Collected data entries
§ §

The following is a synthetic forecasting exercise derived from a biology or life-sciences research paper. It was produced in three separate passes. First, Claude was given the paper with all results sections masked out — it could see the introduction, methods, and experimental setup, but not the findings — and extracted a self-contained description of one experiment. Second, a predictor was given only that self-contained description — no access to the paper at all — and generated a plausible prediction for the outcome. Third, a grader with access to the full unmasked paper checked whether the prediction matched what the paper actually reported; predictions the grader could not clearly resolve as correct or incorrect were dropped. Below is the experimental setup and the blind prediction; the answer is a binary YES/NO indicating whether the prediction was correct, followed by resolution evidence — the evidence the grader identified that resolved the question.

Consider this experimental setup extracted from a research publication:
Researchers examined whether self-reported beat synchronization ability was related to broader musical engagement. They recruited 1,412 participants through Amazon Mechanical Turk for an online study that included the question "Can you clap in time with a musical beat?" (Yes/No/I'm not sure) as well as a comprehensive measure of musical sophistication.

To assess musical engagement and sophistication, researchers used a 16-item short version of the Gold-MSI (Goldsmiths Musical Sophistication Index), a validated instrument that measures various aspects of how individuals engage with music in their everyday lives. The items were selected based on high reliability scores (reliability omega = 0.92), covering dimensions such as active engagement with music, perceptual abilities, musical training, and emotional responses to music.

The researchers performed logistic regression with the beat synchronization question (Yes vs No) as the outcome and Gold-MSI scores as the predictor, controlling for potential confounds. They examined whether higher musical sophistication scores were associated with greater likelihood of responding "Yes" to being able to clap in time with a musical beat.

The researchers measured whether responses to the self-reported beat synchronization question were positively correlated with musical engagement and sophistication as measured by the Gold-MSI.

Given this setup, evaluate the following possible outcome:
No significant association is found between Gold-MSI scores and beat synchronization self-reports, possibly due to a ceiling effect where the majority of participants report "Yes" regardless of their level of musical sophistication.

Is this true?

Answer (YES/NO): NO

§ §

Work item: All of the entries above, written out exactly, make up the reply.

Response box:
The following is a synthetic forecasting exercise derived from a biology or life-sciences research paper. It was produced in three separate passes. First, Claude was given the paper with all results sections masked out — it could see the introduction, methods, and experimental setup, but not the findings — and extracted a self-contained description of one experiment. Second, a predictor was given only that self-contained description — no access to the paper at all — and generated a plausible prediction for the outcome. Third, a grader with access to the full unmasked paper checked whether the prediction matched what the paper actually reported; predictions the grader could not clearly resolve as correct or incorrect were dropped. Below is the experimental setup and the blind prediction; the answer is a binary YES/NO indicating whether the prediction was correct, followed by resolution evidence — the evidence the grader identified that resolved the question.

Consider this experimental setup extracted from a research publication:
Researchers examined whether self-reported beat synchronization ability was related to broader musical engagement. They recruited 1,412 participants through Amazon Mechanical Turk for an online study that included the question "Can you clap in time with a musical beat?" (Yes/No/I'm not sure) as well as a comprehensive measure of musical sophistication.

To assess musical engagement and sophistication, researchers used a 16-item short version of the Gold-MSI (Goldsmiths Musical Sophistication Index), a validated instrument that measures various aspects of how individuals engage with music in their everyday lives. The items were selected based on high reliability scores (reliability omega = 0.92), covering dimensions such as active engagement with music, perceptual abilities, musical training, and emotional responses to music.

The researchers performed logistic regression with the beat synchronization question (Yes vs No) as the outcome and Gold-MSI scores as the predictor, controlling for potential confounds. They examined whether higher musical sophistication scores were associated with greater likelihood of responding "Yes" to being able to clap in time with a musical beat.

The researchers measured whether responses to the self-reported beat synchronization question were positively correlated with musical engagement and sophistication as measured by the Gold-MSI.

Given this setup, evaluate the following possible outcome:
No significant association is found between Gold-MSI scores and beat synchronization self-reports, possibly due to a ceiling effect where the majority of participants report "Yes" regardless of their level of musical sophistication.

Is this true?

Answer (YES/NO): NO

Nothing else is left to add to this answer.